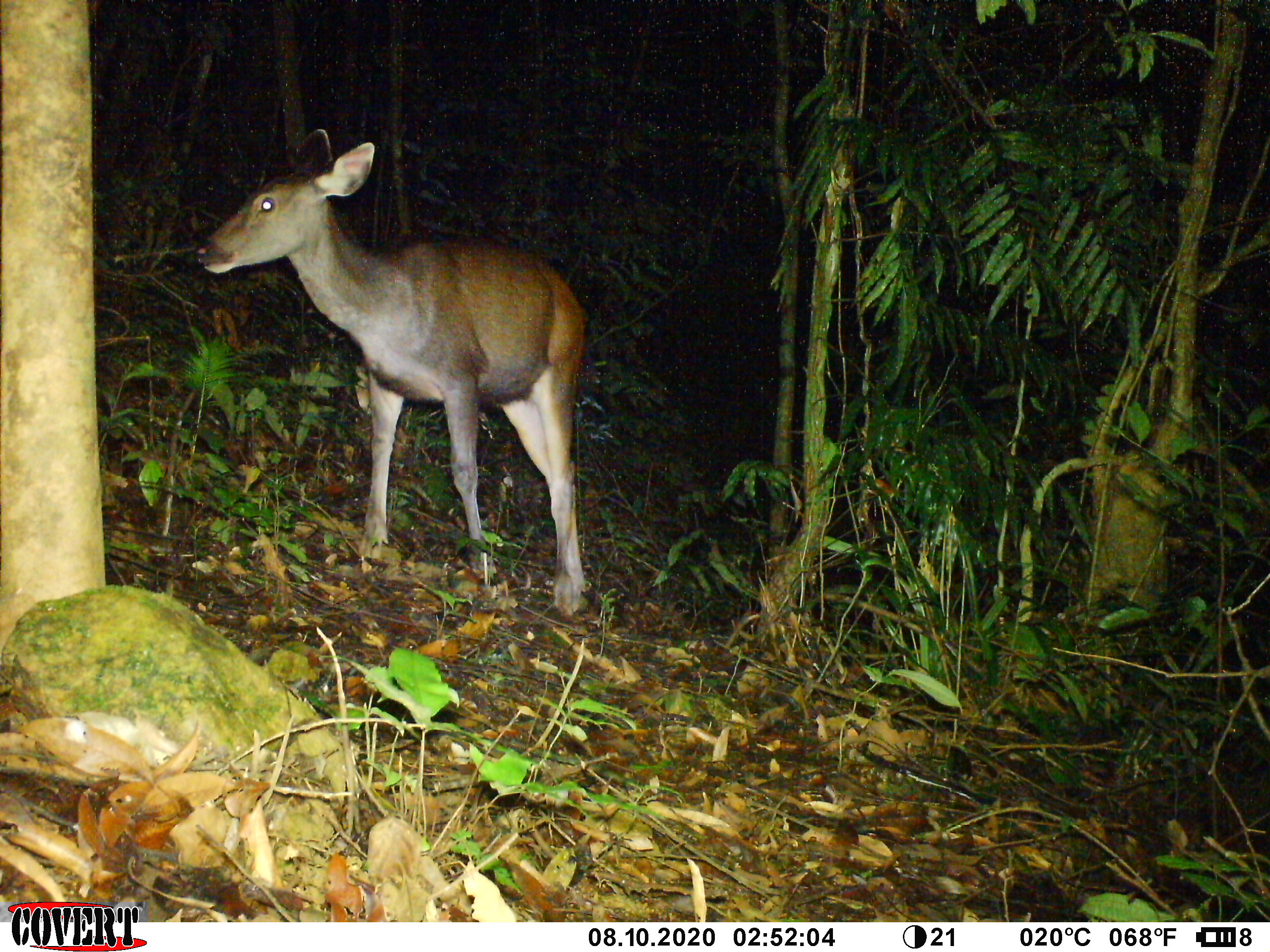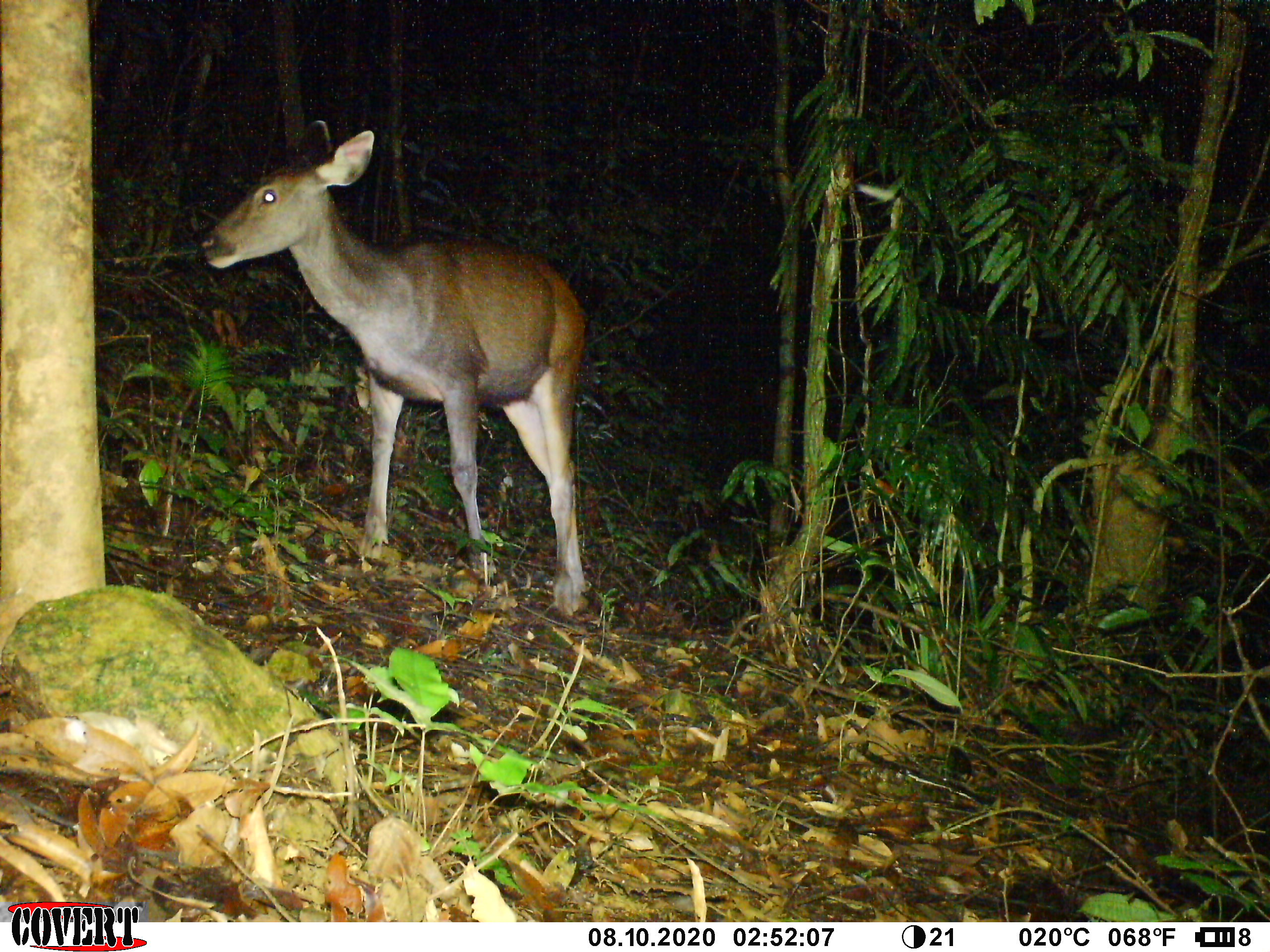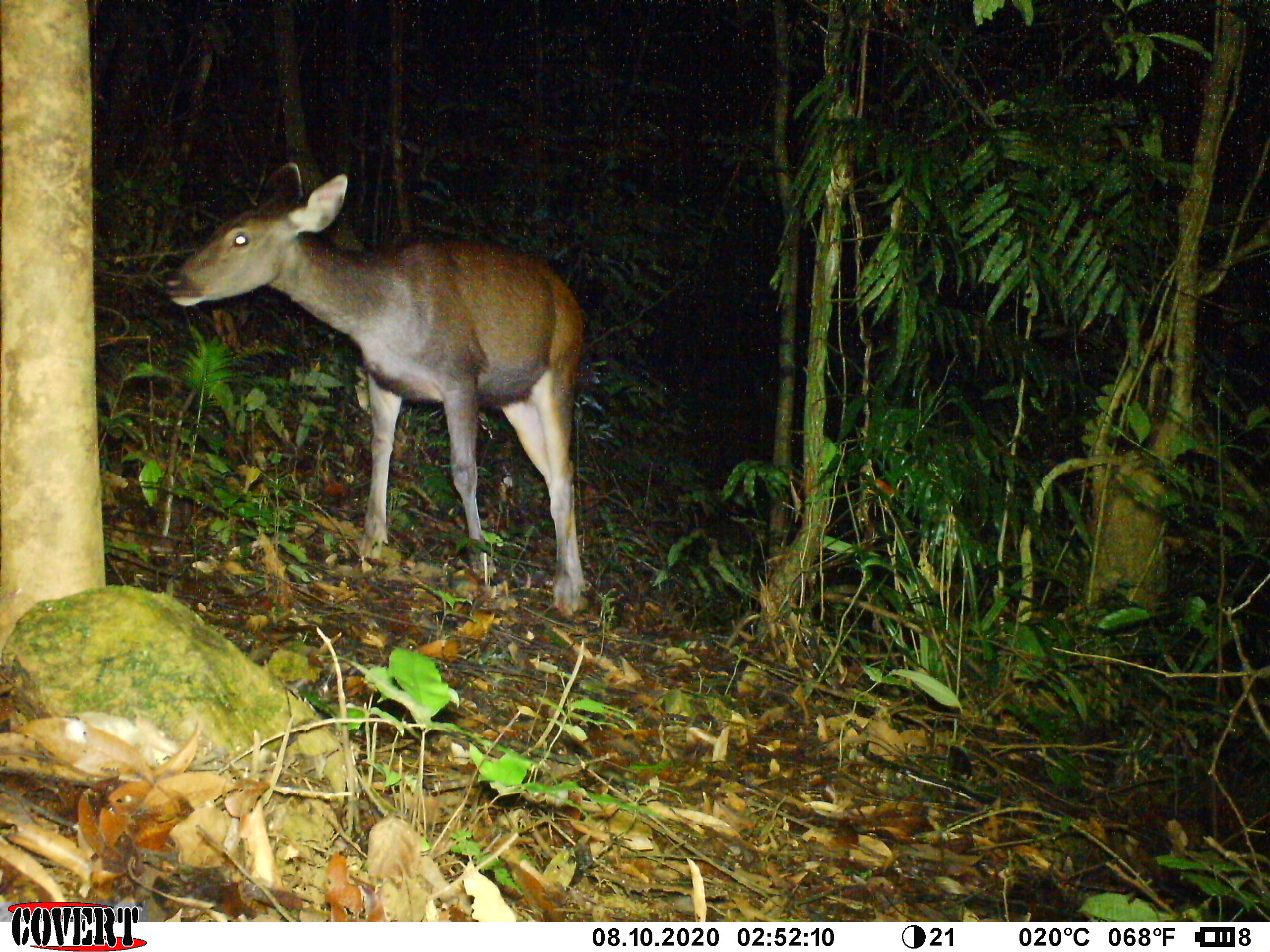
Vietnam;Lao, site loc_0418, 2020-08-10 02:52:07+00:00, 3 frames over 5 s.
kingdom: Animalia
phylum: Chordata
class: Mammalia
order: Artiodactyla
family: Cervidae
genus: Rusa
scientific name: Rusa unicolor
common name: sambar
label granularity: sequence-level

——————————

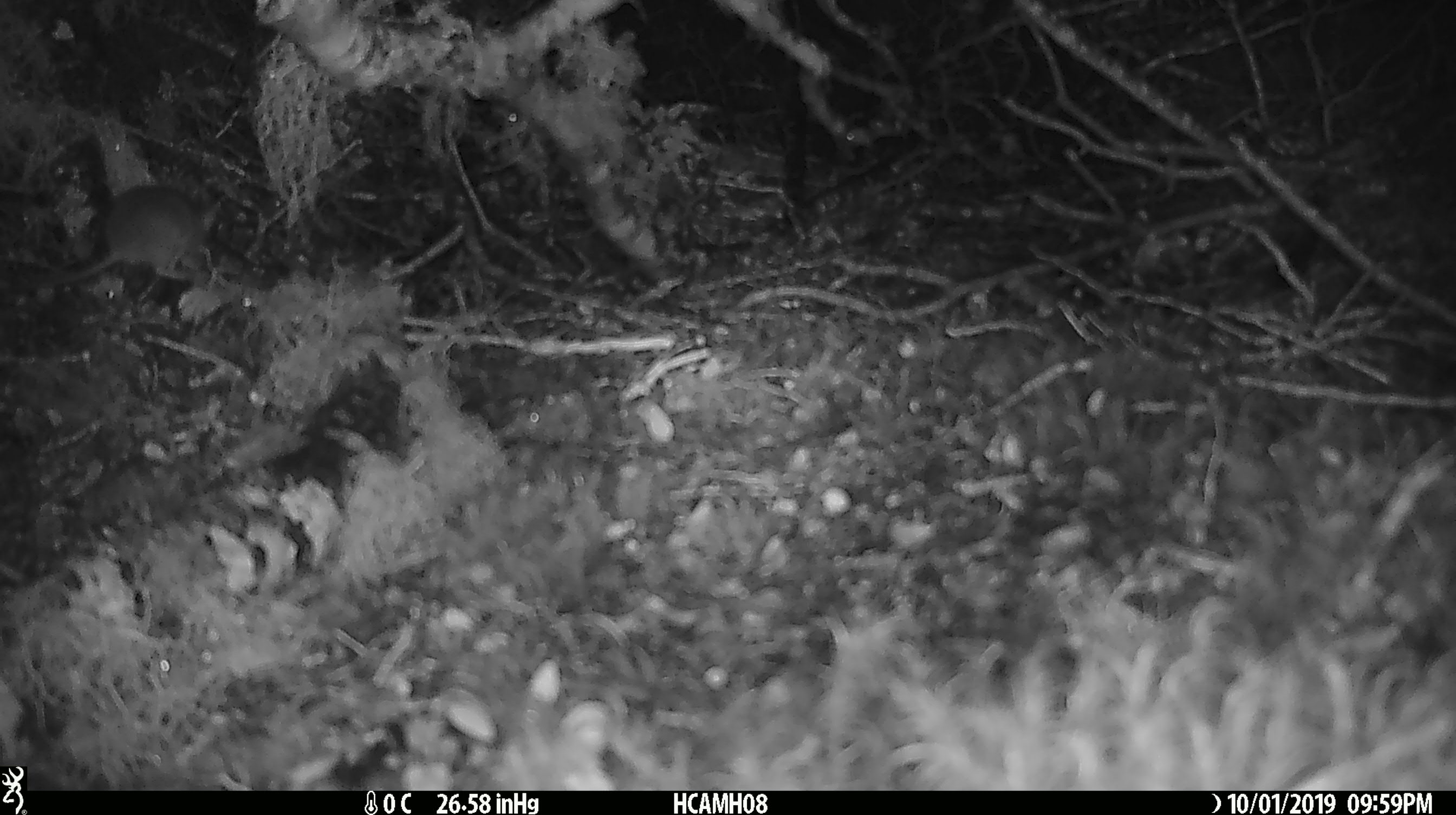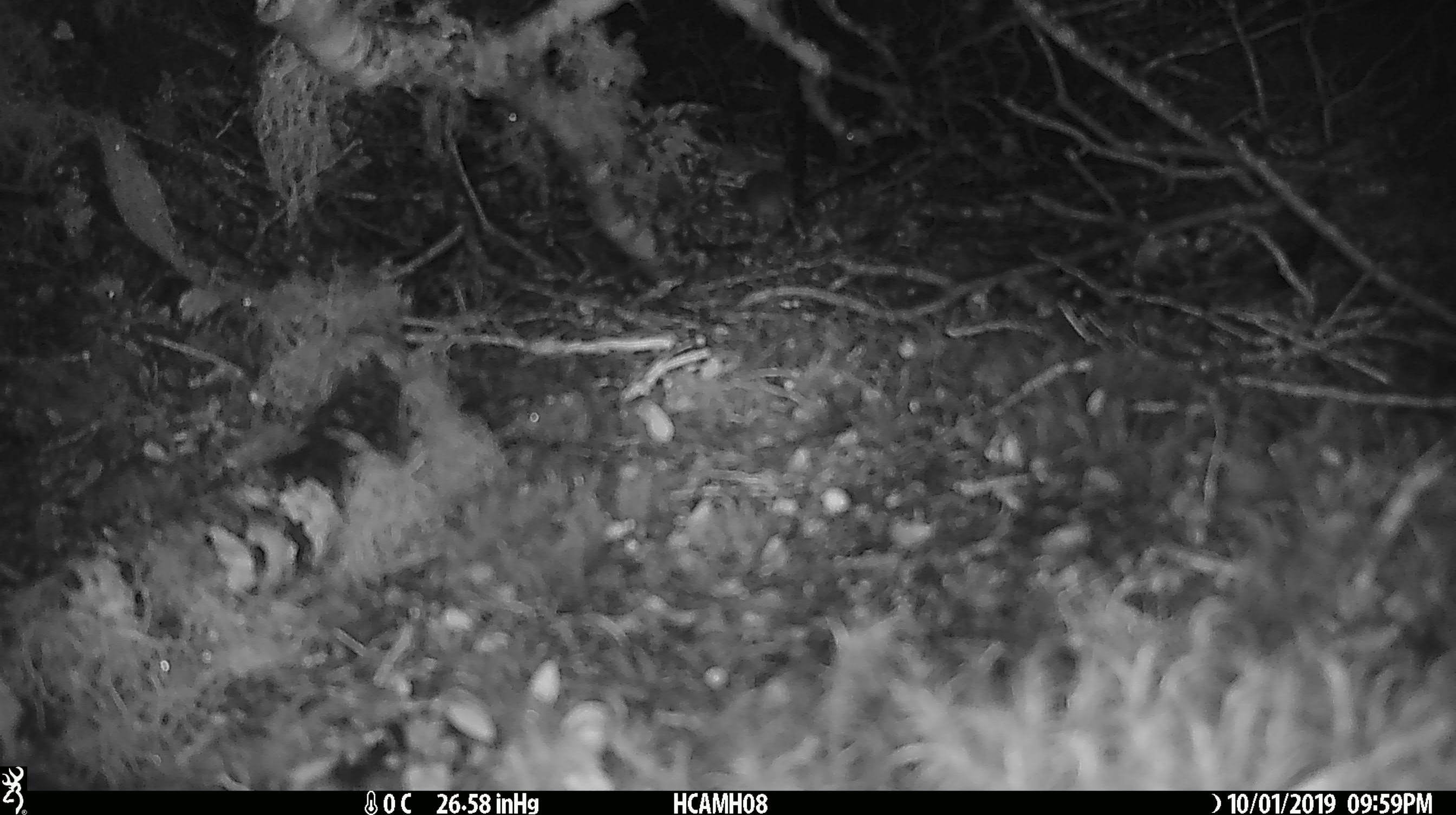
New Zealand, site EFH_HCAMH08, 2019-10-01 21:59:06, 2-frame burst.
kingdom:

——————————

▶ [What the task asks]:
Copy verbatim, from the listing above, each line from the one containing "Vietnam;Lao, site loc_0418, 2020-08-10" down to the one containing "label granularity: sequence-level", inclusive.

▶ [Expected answer]:
Vietnam;Lao, site loc_0418, 2020-08-10 02:52:07+00:00, 3 frames over 5 s.
kingdom: Animalia
phylum: Chordata
class: Mammalia
order: Artiodactyla
family: Cervidae
genus: Rusa
scientific name: Rusa unicolor
common name: sambar
label granularity: sequence-level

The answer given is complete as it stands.